As Eliot Spitzer's time in office is coming to a rapid close (he announced his resignation today, effective Monday), I've been hearing a lot of nonsense coming from politicians interviewed about the scandal on TV (what a shock, eh?). This morning I put the TV on and saw some politician (I have no idea who he is) who called what happened with Spitzer "a tragedy."
Oh give me a break. I wish these political hacks would stop using the term "tragedy" to describe this. This politician was naturally a Democrat, like Spitzer. Would this same guy be using that term if Spitzer were a Republican? Hardly likely. If he was, they'd be demanding his head on a stick and talking impeachment (like many Republicans in NY are now).

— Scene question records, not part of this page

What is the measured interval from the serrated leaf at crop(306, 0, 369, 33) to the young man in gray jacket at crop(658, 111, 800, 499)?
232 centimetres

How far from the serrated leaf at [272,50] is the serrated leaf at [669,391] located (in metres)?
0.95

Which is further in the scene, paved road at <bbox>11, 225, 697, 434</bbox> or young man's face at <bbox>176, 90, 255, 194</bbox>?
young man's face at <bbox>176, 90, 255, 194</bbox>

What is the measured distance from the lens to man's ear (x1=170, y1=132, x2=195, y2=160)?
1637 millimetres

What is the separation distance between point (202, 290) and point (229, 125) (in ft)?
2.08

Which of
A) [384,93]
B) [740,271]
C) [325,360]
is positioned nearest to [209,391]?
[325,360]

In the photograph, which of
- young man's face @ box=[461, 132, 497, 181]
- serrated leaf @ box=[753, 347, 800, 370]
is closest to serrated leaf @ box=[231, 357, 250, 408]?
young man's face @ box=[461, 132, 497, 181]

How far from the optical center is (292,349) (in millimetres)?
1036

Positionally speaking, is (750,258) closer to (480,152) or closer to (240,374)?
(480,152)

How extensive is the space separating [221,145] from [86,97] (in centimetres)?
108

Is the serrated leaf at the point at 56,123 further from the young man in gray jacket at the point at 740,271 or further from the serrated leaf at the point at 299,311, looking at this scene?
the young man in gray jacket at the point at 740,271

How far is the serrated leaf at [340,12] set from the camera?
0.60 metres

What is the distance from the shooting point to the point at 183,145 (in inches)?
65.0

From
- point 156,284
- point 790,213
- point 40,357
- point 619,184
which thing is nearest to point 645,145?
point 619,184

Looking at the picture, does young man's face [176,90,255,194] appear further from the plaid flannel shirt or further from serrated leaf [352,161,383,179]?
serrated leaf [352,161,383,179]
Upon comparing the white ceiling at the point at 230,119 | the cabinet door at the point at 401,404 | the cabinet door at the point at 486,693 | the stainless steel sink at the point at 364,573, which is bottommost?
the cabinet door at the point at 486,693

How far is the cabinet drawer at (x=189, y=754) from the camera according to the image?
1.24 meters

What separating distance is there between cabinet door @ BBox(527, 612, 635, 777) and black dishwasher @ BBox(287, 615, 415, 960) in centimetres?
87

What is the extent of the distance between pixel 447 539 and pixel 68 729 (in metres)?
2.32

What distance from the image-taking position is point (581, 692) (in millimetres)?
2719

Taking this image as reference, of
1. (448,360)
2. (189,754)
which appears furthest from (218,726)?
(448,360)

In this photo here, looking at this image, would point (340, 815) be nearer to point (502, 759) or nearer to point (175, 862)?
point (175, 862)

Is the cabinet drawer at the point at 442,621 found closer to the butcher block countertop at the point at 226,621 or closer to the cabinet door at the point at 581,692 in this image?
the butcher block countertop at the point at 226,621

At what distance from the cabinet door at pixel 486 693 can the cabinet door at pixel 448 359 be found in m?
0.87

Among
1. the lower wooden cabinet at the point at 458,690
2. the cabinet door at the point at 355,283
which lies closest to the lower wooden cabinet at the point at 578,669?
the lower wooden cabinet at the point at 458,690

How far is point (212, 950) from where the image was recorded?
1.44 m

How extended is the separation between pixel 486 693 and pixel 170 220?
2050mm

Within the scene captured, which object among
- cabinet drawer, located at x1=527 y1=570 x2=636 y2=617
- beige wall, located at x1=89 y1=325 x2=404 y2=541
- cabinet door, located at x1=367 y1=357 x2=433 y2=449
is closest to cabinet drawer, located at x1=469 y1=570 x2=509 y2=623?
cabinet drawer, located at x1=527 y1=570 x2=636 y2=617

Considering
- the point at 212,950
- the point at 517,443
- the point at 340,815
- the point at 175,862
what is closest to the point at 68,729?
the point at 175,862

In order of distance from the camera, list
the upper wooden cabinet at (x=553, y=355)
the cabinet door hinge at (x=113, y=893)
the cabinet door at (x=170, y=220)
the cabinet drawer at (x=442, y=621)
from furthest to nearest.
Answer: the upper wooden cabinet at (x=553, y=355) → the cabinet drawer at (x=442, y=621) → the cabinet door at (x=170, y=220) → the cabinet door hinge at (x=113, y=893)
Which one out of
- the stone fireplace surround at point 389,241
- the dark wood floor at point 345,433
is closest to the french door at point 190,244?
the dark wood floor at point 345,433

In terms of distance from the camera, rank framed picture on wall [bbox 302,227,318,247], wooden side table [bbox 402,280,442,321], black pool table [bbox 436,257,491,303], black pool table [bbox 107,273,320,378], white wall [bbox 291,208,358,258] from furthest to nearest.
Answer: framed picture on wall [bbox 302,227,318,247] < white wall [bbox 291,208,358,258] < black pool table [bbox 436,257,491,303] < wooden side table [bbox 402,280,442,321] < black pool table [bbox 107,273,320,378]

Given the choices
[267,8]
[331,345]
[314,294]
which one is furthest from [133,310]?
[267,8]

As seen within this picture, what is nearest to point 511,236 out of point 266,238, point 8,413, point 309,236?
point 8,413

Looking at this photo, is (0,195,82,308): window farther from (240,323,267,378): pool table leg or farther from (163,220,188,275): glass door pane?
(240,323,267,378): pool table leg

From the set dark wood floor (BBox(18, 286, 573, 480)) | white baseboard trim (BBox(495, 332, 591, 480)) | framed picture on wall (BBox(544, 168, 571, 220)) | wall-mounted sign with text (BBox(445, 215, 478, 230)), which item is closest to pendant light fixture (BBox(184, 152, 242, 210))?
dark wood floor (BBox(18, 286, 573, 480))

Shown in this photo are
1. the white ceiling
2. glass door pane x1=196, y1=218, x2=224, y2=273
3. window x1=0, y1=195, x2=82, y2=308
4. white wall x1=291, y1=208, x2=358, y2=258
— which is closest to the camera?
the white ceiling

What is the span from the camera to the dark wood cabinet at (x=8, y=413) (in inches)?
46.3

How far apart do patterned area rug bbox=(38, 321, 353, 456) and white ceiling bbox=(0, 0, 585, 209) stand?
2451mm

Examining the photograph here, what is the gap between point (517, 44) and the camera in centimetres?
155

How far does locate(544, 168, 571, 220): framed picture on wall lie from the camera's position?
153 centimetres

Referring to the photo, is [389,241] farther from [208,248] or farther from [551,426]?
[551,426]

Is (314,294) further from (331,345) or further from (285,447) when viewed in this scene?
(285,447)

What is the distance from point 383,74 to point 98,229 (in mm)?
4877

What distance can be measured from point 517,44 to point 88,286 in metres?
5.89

Listen, I have sympathy for Spitzer's wife and three daughters. They are trapped in the middle of this mess and surely had absolutely no idea what he was up to. They will have to live forever knowing their father and husband left office in disgrace. I do feel for them.
But Spitzer has no one to blame but himself for this quagmire he's in. He's another of those "do as I say, not as I do" types, a man who figured he was above the law and would not get caught. But to call what he did a "tragedy" demeans what a real tragedy is. What happened in Lower Manhattan on September 11, 2001 was a tragedy. What happened to the Titanic was a tragedy. What happened to those 10 people who died in that fire in the Bronx last year was a tragedy.
So stop using that term to describe what happened to Eliot Spitzer. He's another bigtime politician who got caught and will have to live with it for the rest of his life.
He's a not a tragic figure. He's a late-night talk show punch line. There's a big difference.